SEC Brings New Kind of Enforcement Action Aimed at Preventing Retaliation Against Whistleblowers
On June 16, 2014, the U.S. Securities and Exchange Commission (SEC) instituted an administrative proceeding against Paradigm Capital Management, Inc. (Paradigm) and its majority owner, Candace King Weir (Weir), in part for retaliation against a whistleblower for informing the agency about alleged improper principal transactions between the firm and an affiliated broker-dealer.1 The SEC alleged that Paradigm and Weir punished the whistleblower, who was formerly the head trader at the firm, for tipping the SEC about the allegedly improper trades by stripping him of his title and authority until he eventually resigned. Paradigm agreed to settle the charges related to the alleged retaliation and trading violations for $2.2 million in sanctions.
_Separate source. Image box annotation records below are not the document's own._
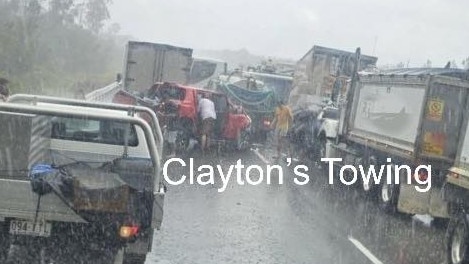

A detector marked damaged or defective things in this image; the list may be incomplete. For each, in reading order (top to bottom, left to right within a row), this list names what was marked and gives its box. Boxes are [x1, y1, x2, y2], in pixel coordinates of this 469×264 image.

crushed vehicle [0, 95, 165, 264]
damaged vehicle [0, 95, 165, 264]
crushed vehicle [113, 81, 250, 154]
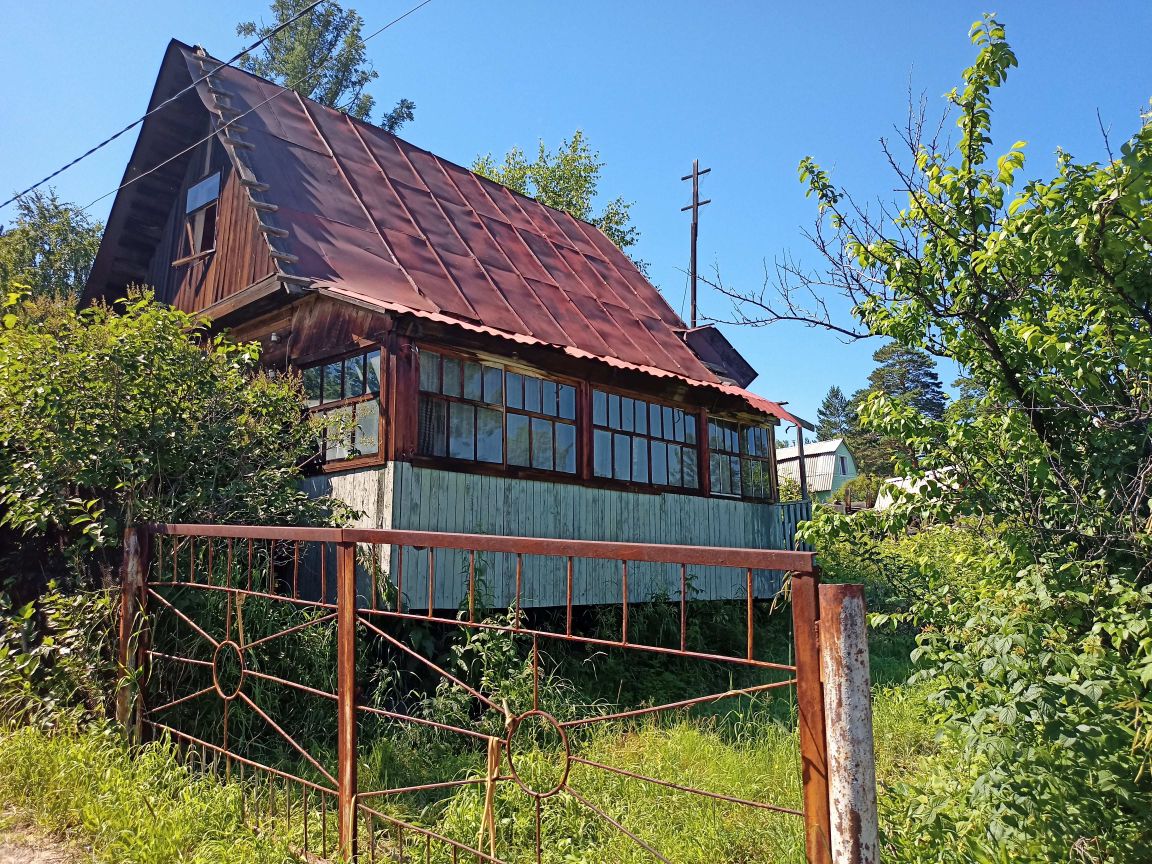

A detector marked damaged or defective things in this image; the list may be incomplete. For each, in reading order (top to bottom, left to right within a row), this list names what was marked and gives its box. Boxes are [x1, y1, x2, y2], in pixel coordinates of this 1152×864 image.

rusted gate post [116, 524, 151, 740]
rusted gate post [336, 544, 358, 860]
rusty metal gate [119, 528, 836, 864]
rusted gate post [788, 568, 832, 864]
rusted gate post [824, 580, 876, 864]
The SEC alleged that Weir caused dozens of improper principal transactions to occur between Paradigm and Weir's affiliated broker-dealer, C.L. King & Associates, Inc. The affiliated nature of the transactions was not disclosed to the hedge fund client on whose behalf the trades were entered. The SEC alleged that such transactions constitute a conflict of interest and should have been executed only with the client's informed consent. Although Paradigm established a review committee to approve the pricing of the trades at issue, the SEC alleged the committee was conflicted based on Weir's supervisory authority over its members. After learning that the whistleblower had contacted the SEC regarding the transactions, the SEC alleged that Paradigm immediately retaliated by removing the whistleblower from his position, stripping him of his supervisory responsibilities and otherwise marginalizing his role at the firm.
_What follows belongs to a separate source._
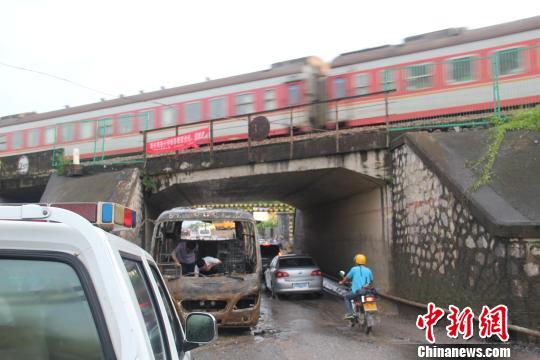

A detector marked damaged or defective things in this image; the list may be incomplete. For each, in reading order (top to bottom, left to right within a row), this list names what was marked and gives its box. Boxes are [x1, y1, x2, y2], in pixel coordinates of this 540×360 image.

The SEC indicated this first-of-its-kind action should serve as a warning to firms not to retaliate against whistleblowers who tip the SEC about possible illegal activity. Andrew Ceresney, director of the SEC's Enforcement Division, emphasized that "those who might consider punishing whistleblowers should realize that such retaliation, in any form, is unacceptable." Sean McKessy, chief of the SEC's Office of the Whistleblower, echoed this sentiment, noting that the SEC "will continue to exercise [its] anti-retaliation authority in these and other types of situations where a whistleblower is wrongfully targeted for doing the right thing and reporting a possible securities law violation." The Paradigm whistleblower may be eligible for a whistleblower award under the Dodd-Frank anti-retaliation provisions, which can range between 10 percent and 30 percent of the SEC's recovery when the tip leads to sanctions of $1 million or more.
1 In the Matter of Paradigm Capital Management, Inc. and Candace King Weir, Adm. Proc. No. 3-15930.